Jakarta, Gatra.com - Kepolisian kembali menangkap beberapa tokoh seperti Eggi Sudjana dan Kivlan Zen yang dianggap berseberangan dengan pemerintah dengan tuduhan makar. Kata makar inilah yang kembali mencuat belakangan ini dan dengan mudah dituduhkan kepada orang yang tidak sepaham dengan pemerintah.
Dosen Hukum Pidana Sekolah Tinggi Hukum Indonesia Jentera, Anugerah Rizki Akbari angkat bicara terkait kata-kata makar. Ia mengatakan, dirinya tidak mengetahui faktor yang menyebabkan munculnya berbagai multitafsir definisi makar. Kemunculan multitafsir ini dapat menimbulkan kasus-kasus ‘lucu’ yang sebenarnya bukan makar.
“Semakin ke sini, kita tidak mengetahui persis alasan multitafsir definisi makar di tengah masyarakat. Saya mencurigai makar ini dimaknai sebagai UU Subversif dan pemahaman itu masih melekat dan tidak adanya UU tersebut, maka dimasukkan dalam makar," ujar Rizki dalam diskusi publik dengan tema ‘Menalar Makar: Miskonsepsi Delik Makar dalam Penegakkan Hukum’ di Gedung YLBHI, Jakarta Pusat, Rabu (15/5).

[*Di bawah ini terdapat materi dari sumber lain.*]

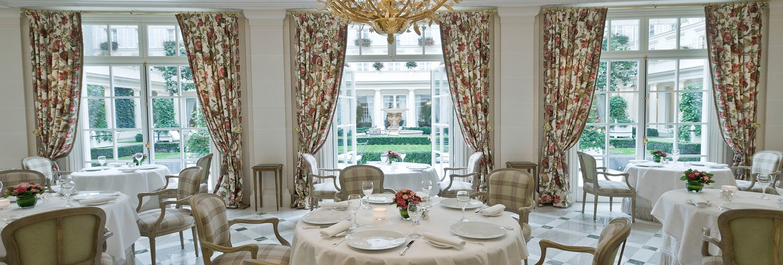 le-bristol-paris-epicure-restaurant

Rizki menuturkan penegak hukum yang tidak memahami definisi dari makar menjadi penyebab munculnya multitafsir di tengah masyarakat. bahkan, masyarakat juga mengambil peran dari simpang siurnya definisi makar.

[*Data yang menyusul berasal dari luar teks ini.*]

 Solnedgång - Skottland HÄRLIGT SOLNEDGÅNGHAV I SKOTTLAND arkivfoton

“Kemunculan multitafsir di tengah masyarakat tidak ada urusannya dengan politik. Ini murni dari penegak hukum yang tidak paham definisi makar sebenarnya. Tak hanya itu, masyarakat juga mengambil peran dimana ketika berbagai perdebatan terjadi, pihak akademisi tidak membantu meluruskan hal tersebut,” ujarnya.
Rizki menuturkan sangat penting untuk meluruskan definisi makar sebagai serangan. Jika multitafsir makar ini dibiarkan begitu saja, maka setiap orang yang memiliki pemikiran dan pandangan yang berbeda dikenakan pasal makar.